L'ennemi refluait sur Ségovie. Les gouvernementaux avaient trop peu d'hommes réellement armés pour le poursuivre, et ne voulaient pas dégarnir Madrid. Le régiment de Manuel et les troupes qui lui avaient été adjointes, au repos, partaient à l'exercice par compagnies.
Il ne pleuvait plus, mais les nuages à demi effilochés d'un matin très bas passaient sur les maisons castillanes, dont les pierres et les tuiles devenaient du même gris. Du perron de la mairie, Manuel regardait arriver ces hommes dont il était responsable.
En face, un château énorme. Plus qu'à demi ruiné, comme dans chacun de ces villages, mais construit sur des roches tendres dont les pans détruits se confondaient avec ceux du château ; à droite, une rue montante par où venaient les troupes, qui devaient défiler sur la place entre la mairie et les ruines du château.

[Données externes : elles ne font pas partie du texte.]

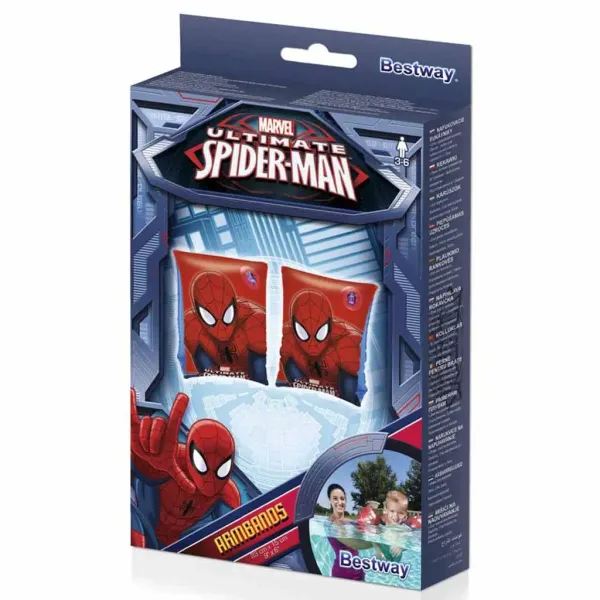 Bestway: Marvel Spider-Man Schwimmflügel für 3-6 Jahre Bild 3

Manuel n'avait pas revu ses troupes depuis les exécutions de la nuit.
La première compagnie arrivait à sa hauteur, les bottes frappant en cadence les pavés pointus, dans une formation aussi efficace que celle d'une armée régulière ; au moment où elle allait dépasser le perron, le capitaine commanda :
« Tête à gauche. Gauche ! »
Toutes les têtes se tournèrent à la fois vers Manuel. C'était la première fois que ce commandement était crié dans le régiment ; et l'une des premières fois sans doute sur tout le front de Madrid. Ce salut par quoi tous les volontaires se liaient davantage à leur chef, c'étaient les capitaines révolutionnaires qui l'ordonnaient ; et Manuel le sentait de reste lié à ce qui s'était passé dans la nuit.

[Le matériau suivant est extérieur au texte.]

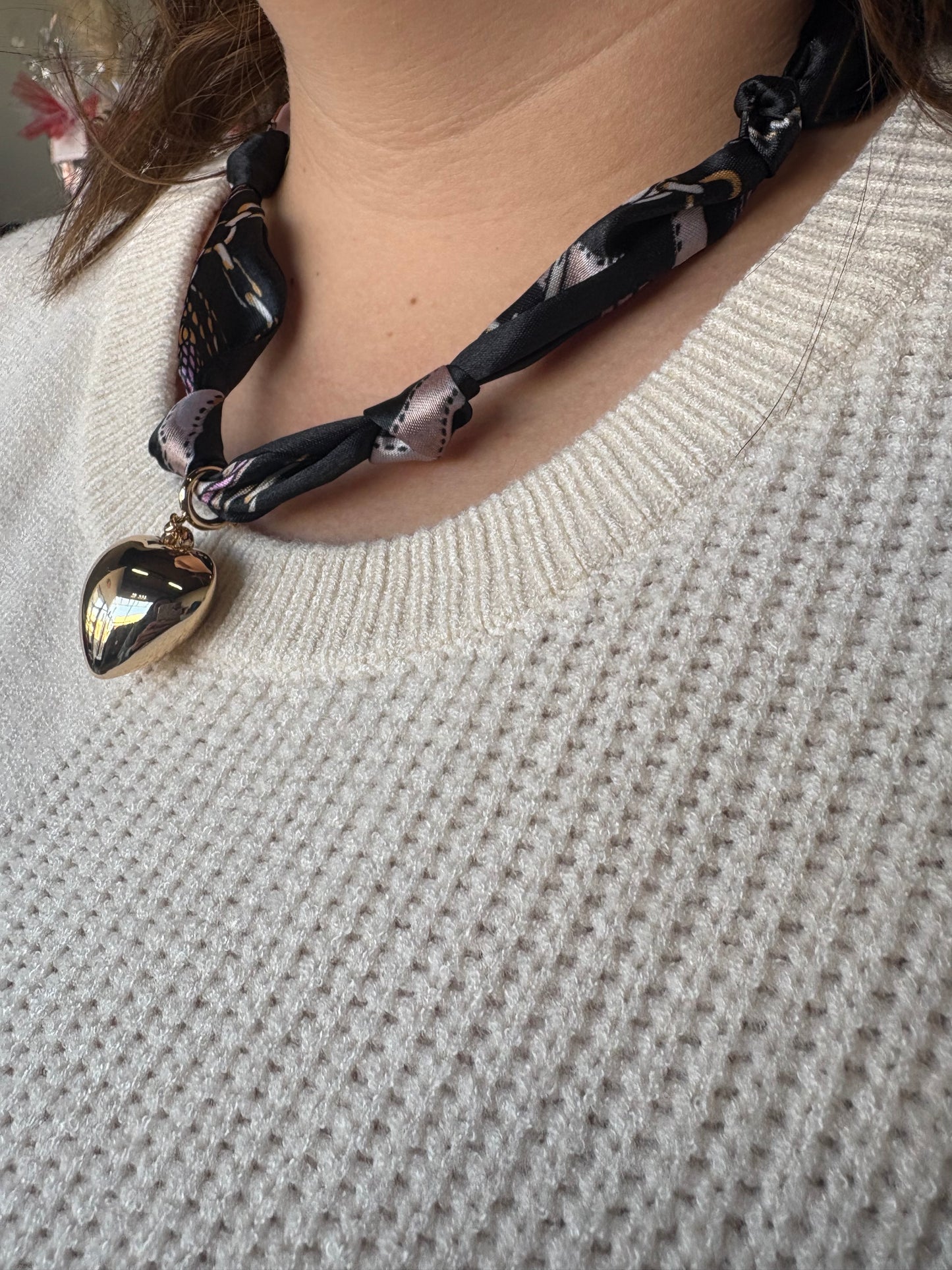 Scarf Necklace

Quand la seconde compagnie arriva, la manœuvre fut la même ; et la même pour chaque compagnie. Manuel regardait passer tous ces hommes en ordre de combat, aussi forts maintenant que leurs ennemis. Il sentait qu'il avait charge de les défendre contre tous et contre eux-mêmes, comme eux défendaient le peuple d'Espagne, mais il ne parvenait pas à oublier les visages renversés et couverts de boue, le : « T'as plus de voix pour nous ! » Pourtant ces regards qui, à chaque passage, croisaient le sien, n'étaient pas indifférents et vagues : ils étaient tragiquement fraternels, pleins de cette nuit.
Le château ressemblait à celui près duquel Manuel avait écouté Ximénès sur le front du Tage. « Ne jamais séduire... » Il s'agissait maintenant de bien autre chose que de séduire : il avait fallu tuer, non des ennemis mais des hommes qui avaient été des volontaires, parce qu'il était comptable à tous de la vie de chacun de ceux qui passaient devant lui. Tout homme paye en ce dont il se sait responsable : pour lui, désormais c'était en vies.
De plus en plus triste et de plus en plus dur, Manuel croisait, les uns après les autres, ces regards qui concluaient avec lui l'alliance du sang.